Although he may seem an unlikely retail bank chairman, Mnuchin’s career made him an expert on perhaps the most important part of a banker’s job: assessing risk. His father, Robert Mnuchin, was a partner at Goldman Sachs in the 1960s. The second-youngest of five siblings, Steven attended the prestigious Riverdale Country School and then Yale University, where his roommate was Edward Lampert, who would go on to become a hedge fund manager and owner of Sears. Mnuchin started his career in the early ’80s as a trainee at Salomon Brothers before moving to Goldman Sachs in 1985. He was front and center for the advent of instruments like collateralized debt obligations (CDOs) and credit default swaps (CDSs), which he calls “an extremely positive development in terms of being able to finance different parts of the economy and different businesses efficiently.” The pitfalls of securitization came later, he says. He spent 17 years at Goldman, working his way up to partner and becoming head of the mortgage department before joining Hank Paulson in the executive suite, becoming the firm’s chief information officer in 1999.

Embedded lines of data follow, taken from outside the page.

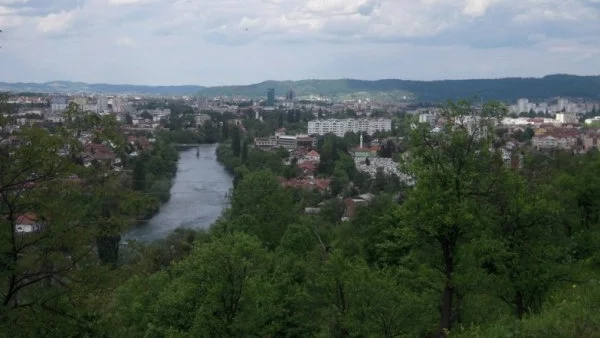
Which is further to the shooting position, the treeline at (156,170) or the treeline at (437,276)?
the treeline at (156,170)

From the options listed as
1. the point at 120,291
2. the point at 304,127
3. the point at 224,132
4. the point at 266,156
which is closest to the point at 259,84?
the point at 304,127

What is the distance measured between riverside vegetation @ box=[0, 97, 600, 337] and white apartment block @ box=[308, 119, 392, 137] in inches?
1958

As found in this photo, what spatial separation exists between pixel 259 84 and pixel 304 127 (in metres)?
73.7

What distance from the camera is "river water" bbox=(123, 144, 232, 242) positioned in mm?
22516

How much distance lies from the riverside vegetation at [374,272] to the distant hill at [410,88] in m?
63.0

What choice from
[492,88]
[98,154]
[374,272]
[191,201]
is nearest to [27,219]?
[98,154]

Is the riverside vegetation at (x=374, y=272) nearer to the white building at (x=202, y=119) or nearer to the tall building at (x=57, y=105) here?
the tall building at (x=57, y=105)

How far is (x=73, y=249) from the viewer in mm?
4992

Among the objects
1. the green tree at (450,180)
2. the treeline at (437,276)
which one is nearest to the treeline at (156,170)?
the treeline at (437,276)

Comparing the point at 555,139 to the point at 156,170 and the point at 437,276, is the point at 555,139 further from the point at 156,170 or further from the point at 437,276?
the point at 437,276

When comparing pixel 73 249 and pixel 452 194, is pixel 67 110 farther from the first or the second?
pixel 452 194

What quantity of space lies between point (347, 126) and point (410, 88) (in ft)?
163

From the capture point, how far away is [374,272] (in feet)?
27.1

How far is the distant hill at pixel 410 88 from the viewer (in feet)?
304
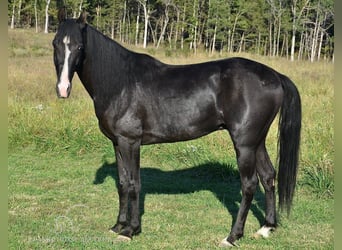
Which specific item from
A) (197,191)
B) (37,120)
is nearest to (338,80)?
(197,191)

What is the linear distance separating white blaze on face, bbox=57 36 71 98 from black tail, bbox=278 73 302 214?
2010mm

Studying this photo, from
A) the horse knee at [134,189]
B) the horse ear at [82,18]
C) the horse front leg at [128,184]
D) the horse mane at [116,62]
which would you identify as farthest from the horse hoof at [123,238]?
the horse ear at [82,18]

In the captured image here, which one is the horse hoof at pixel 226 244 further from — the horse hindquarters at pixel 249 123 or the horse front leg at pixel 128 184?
the horse front leg at pixel 128 184

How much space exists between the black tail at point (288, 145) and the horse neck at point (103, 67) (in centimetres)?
158

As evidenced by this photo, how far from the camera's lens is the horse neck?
386 centimetres

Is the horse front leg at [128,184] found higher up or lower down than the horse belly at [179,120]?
lower down

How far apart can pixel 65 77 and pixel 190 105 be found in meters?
1.20

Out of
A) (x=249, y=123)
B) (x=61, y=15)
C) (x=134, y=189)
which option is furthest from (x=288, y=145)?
(x=61, y=15)

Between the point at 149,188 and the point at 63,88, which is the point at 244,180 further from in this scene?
the point at 149,188

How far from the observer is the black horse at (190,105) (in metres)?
3.81

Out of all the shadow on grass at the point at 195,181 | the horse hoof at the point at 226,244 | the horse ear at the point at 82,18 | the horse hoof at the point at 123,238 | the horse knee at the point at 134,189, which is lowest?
the shadow on grass at the point at 195,181

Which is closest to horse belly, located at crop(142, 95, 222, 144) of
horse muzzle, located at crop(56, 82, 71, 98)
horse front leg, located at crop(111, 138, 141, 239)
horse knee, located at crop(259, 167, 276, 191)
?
horse front leg, located at crop(111, 138, 141, 239)

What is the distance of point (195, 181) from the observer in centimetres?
599

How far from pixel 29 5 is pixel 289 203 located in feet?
141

In 2002 he left Goldman to join Lampert’s ESL Investments hedge fund as vice chairman, before starting SFM Capital Management in 2003 with George Soros, who invested $1 billion in the fund. The next year, with two other ex-Goldman partners, he formed hedge fund Dune Capital. Among other things, Dune Capital invested $500 million in a slate of Twentieth Century Fox films, including Avatar.

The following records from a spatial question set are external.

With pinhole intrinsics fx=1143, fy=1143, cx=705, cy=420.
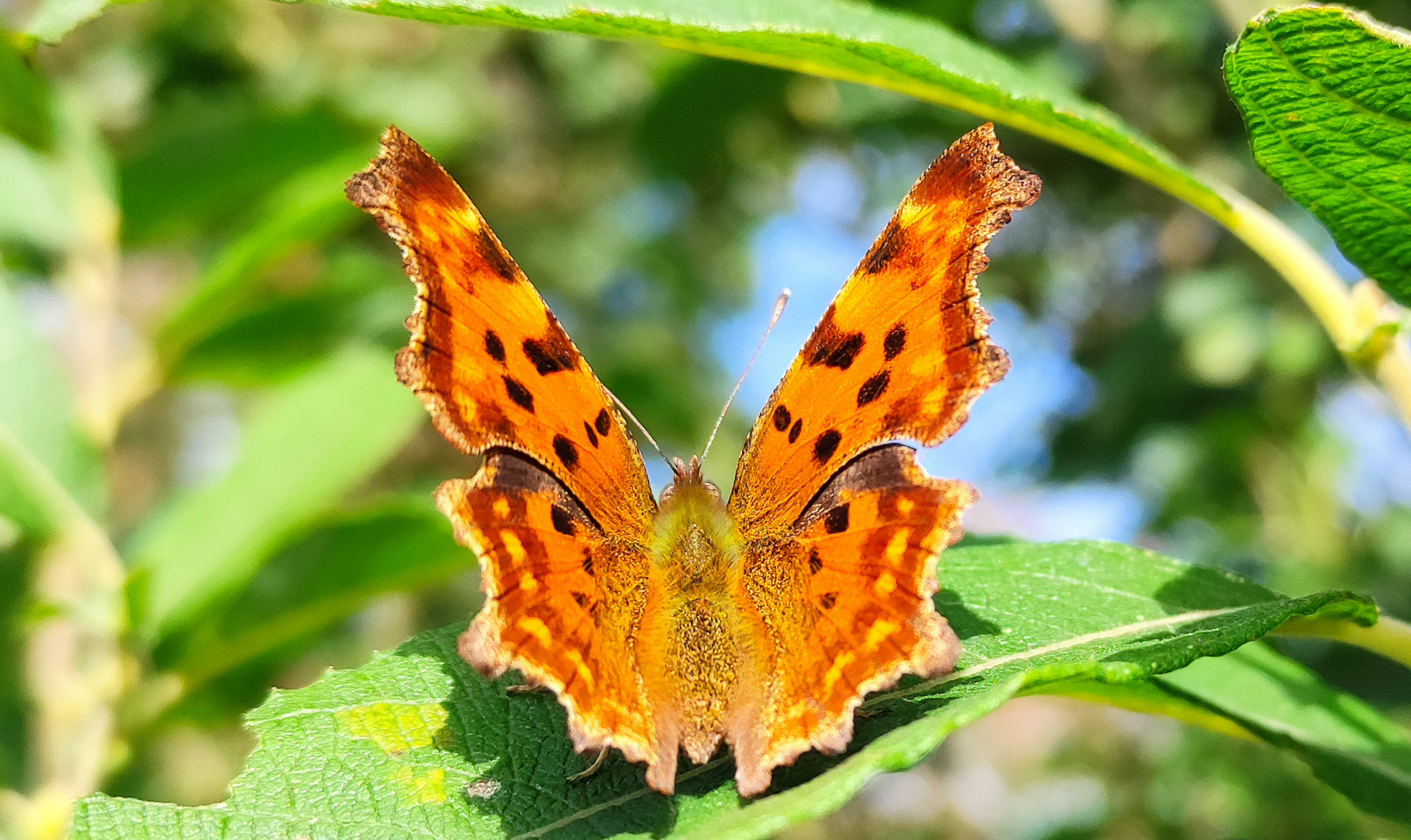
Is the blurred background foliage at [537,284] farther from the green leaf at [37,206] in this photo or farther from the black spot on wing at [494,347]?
the black spot on wing at [494,347]

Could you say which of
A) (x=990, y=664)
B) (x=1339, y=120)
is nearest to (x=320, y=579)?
(x=990, y=664)

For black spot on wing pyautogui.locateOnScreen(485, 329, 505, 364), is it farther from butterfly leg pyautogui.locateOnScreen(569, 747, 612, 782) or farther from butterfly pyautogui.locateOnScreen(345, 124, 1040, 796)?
butterfly leg pyautogui.locateOnScreen(569, 747, 612, 782)

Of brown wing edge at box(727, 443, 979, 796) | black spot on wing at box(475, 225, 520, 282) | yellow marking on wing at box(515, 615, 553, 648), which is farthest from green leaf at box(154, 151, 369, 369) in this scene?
brown wing edge at box(727, 443, 979, 796)

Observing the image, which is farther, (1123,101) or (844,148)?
(844,148)

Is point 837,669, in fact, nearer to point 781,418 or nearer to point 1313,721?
point 781,418

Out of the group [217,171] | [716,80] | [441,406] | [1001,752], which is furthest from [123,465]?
[1001,752]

One of the deals Dune looked at in early 2008 was a distressed portfolio of CDOs being unloaded by Merrill Lynch. Mnuchin worked for a few months on the deal, eventually being outbid by private equity firm Lone Star for $6.7 billion. Still, Mnuchin had seen enough to know that the heavily discounted $31 billion portfolio had been a good value. With the failure of IndyMac, which owned a similar portfolio of residential mortgage-backed CDOs, he recognized an opportunity. “This was something that Steven was steeped in for decades,” says David Fawer, a former mortgage trader who has worked with Mnuchin at Goldman, Dune, and OneWest. “The entire asset base are things we’ve spent a lot of time doing.”